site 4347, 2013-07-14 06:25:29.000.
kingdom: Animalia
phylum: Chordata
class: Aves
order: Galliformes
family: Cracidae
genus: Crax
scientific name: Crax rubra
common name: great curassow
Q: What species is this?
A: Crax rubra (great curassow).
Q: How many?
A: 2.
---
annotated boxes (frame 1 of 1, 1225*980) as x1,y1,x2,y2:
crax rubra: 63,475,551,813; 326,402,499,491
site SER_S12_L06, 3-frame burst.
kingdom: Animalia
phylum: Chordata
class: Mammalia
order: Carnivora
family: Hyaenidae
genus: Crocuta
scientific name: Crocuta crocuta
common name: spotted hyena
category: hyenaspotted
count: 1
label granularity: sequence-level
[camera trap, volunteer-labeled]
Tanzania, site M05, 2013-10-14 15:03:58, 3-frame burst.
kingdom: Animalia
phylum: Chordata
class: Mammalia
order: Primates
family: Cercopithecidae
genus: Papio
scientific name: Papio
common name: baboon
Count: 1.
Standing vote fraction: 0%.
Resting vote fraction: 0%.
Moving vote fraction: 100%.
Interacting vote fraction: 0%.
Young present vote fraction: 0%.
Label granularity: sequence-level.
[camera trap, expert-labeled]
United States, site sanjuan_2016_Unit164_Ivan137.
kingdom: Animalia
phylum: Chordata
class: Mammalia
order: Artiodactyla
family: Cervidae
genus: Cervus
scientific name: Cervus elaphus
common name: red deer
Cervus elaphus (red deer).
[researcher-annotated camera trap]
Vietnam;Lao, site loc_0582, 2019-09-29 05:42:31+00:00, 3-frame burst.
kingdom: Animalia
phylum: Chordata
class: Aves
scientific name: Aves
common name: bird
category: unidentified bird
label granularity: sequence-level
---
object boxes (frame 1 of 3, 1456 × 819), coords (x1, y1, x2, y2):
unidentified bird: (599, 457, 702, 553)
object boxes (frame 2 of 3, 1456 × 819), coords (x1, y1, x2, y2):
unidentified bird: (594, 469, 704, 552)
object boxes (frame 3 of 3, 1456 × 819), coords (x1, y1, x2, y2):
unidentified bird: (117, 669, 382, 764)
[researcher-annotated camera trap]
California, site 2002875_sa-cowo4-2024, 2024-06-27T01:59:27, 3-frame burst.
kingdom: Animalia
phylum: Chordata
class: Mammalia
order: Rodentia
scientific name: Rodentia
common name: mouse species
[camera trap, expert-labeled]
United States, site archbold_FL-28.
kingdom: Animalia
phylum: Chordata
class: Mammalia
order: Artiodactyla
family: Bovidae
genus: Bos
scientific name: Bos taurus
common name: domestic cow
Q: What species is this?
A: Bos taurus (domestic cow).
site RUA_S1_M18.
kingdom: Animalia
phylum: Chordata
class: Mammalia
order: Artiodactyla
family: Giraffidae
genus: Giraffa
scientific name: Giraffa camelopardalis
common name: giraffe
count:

########

Write out the material above exactly, please, from its first line up to and including the line where "Q: How many?" appears, and stop there.

site 4347, 2013-07-14 06:25:29.000.
kingdom: Animalia
phylum: Chordata
class: Aves
order: Galliformes
family: Cracidae
genus: Crax
scientific name: Crax rubra
common name: great curassow
Q: What species is this?
A: Crax rubra (great curassow).
Q: How many?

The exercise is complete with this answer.